Your objective - Extract the listing below in full, unchanged.

(Records from a spatial question set)
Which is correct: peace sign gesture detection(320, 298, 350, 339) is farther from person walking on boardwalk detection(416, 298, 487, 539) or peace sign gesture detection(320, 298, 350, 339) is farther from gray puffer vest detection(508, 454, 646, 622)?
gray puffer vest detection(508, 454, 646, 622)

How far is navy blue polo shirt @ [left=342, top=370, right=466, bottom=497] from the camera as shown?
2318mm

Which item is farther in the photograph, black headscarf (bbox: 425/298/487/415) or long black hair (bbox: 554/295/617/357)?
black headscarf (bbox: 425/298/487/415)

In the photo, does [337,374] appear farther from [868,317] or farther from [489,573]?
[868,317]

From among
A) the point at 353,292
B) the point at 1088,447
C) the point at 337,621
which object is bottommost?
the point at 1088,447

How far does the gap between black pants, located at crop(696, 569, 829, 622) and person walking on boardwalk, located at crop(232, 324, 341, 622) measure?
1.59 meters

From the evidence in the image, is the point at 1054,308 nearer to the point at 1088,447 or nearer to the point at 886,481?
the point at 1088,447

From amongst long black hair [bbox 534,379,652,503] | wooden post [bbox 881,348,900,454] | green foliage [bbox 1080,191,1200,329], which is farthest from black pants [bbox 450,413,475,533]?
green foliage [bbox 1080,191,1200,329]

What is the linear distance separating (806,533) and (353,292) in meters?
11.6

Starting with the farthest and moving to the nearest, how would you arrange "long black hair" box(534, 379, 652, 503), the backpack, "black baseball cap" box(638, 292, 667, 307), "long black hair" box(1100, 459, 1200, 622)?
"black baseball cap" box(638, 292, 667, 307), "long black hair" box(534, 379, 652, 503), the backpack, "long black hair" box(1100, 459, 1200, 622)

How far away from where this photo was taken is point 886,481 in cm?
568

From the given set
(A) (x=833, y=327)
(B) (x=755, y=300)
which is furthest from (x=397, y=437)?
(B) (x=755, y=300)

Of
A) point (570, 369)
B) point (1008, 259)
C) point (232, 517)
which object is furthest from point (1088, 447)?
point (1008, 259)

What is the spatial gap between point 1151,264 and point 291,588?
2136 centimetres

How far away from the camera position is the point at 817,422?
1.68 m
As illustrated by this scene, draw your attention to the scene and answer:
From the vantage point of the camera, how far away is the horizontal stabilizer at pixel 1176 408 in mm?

Output for this task -
Which is correct: peace sign gesture detection(320, 298, 350, 339) is farther from person walking on boardwalk detection(416, 298, 487, 539) or peace sign gesture detection(320, 298, 350, 339) is farther from gray puffer vest detection(508, 454, 646, 622)?
gray puffer vest detection(508, 454, 646, 622)

How far is navy blue polo shirt @ [left=342, top=370, right=466, bottom=497] from the camera as shown?
2318mm

Which item is farther in the photograph, black headscarf (bbox: 425/298/487/415) or long black hair (bbox: 554/295/617/357)?
black headscarf (bbox: 425/298/487/415)

In the photo, does [337,374] appear farther from [868,317] or farther from [489,573]?
[868,317]

From among
A) the point at 353,292
B) the point at 1088,447
C) the point at 337,621
which object is bottommost?
the point at 1088,447

How far does the gap between black pants, located at crop(696, 569, 829, 622) and person walking on boardwalk, located at crop(232, 324, 341, 622) measure?
1.59 meters

From the evidence in the image, is the point at 1054,308 nearer to the point at 1088,447 or nearer to the point at 886,481?
the point at 1088,447

From amongst long black hair [bbox 534,379,652,503] | wooden post [bbox 881,348,900,454] | green foliage [bbox 1080,191,1200,329], which is farthest from black pants [bbox 450,413,475,533]?
green foliage [bbox 1080,191,1200,329]

What is the linear distance separating (806,533) and (353,292) in meters?
11.6

Starting with the farthest and moving to the nearest, how would you arrange "long black hair" box(534, 379, 652, 503), the backpack, "black baseball cap" box(638, 292, 667, 307), "long black hair" box(1100, 459, 1200, 622)?
"black baseball cap" box(638, 292, 667, 307), "long black hair" box(534, 379, 652, 503), the backpack, "long black hair" box(1100, 459, 1200, 622)

How far away from where this photo was taken is point 886,481 in cm?
568

From the given set
(A) (x=833, y=327)
(B) (x=755, y=300)
which is furthest from (x=397, y=437)?
(B) (x=755, y=300)

Of
A) point (570, 369)
B) point (1008, 259)
C) point (232, 517)
which object is furthest from point (1088, 447)?
point (1008, 259)

What is the spatial gap between point 1151,264 and point 291,588?
2136 centimetres

How far away from the camera position is the point at 817,422?
1.68 m
As illustrated by this scene, draw your attention to the scene and answer:
From the vantage point of the camera, how far away is the horizontal stabilizer at pixel 1176 408 in mm?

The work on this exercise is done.